Stored records:
-- Opening Marker --

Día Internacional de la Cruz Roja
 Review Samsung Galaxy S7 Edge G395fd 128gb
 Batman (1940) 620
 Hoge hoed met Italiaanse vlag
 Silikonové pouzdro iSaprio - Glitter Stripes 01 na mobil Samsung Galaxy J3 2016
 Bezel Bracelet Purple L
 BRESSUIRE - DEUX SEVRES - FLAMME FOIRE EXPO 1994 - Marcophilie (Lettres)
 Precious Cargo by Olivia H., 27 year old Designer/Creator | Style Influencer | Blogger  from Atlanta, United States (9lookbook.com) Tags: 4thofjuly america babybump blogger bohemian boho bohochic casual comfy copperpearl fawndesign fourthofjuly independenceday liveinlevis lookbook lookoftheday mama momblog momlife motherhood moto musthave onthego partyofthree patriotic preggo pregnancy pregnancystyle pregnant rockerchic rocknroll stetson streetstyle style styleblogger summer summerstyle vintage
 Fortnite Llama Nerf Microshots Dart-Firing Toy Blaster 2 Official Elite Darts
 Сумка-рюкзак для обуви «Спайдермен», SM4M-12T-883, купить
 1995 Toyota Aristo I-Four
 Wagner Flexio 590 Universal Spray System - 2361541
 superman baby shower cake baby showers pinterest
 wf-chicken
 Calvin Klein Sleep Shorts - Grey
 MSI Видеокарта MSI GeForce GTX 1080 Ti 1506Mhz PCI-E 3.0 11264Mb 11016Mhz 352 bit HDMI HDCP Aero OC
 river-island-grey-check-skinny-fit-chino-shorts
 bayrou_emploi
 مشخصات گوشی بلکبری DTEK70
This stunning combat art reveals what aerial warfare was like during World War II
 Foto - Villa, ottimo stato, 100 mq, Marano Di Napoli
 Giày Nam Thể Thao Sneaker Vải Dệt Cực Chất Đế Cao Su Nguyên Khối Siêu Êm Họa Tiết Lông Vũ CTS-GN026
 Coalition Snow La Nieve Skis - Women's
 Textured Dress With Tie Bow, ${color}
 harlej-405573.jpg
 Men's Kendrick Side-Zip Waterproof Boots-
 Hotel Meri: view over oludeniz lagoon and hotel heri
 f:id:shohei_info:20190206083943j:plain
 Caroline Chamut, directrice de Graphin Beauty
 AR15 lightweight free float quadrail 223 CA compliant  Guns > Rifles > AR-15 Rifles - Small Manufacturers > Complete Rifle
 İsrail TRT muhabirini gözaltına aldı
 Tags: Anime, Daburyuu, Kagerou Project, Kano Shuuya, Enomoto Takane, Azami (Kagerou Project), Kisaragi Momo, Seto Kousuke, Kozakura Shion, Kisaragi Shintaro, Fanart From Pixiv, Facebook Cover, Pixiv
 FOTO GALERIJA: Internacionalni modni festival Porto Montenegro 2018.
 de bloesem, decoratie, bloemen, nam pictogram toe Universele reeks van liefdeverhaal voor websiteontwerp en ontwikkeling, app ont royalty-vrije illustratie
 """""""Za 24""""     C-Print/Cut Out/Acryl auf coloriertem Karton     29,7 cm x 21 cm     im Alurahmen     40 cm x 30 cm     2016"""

-- Closing Marker --

-- What the task asks --
Return, word for word, every line from the top of the entries down to the line that holds "Bezel Bracelet Purple L", both included.

-- Problem solution --
Día Internacional de la Cruz Roja
 Review Samsung Galaxy S7 Edge G395fd 128gb
 Batman (1940) 620
 Hoge hoed met Italiaanse vlag
 Silikonové pouzdro iSaprio - Glitter Stripes 01 na mobil Samsung Galaxy J3 2016
 Bezel Bracelet Purple L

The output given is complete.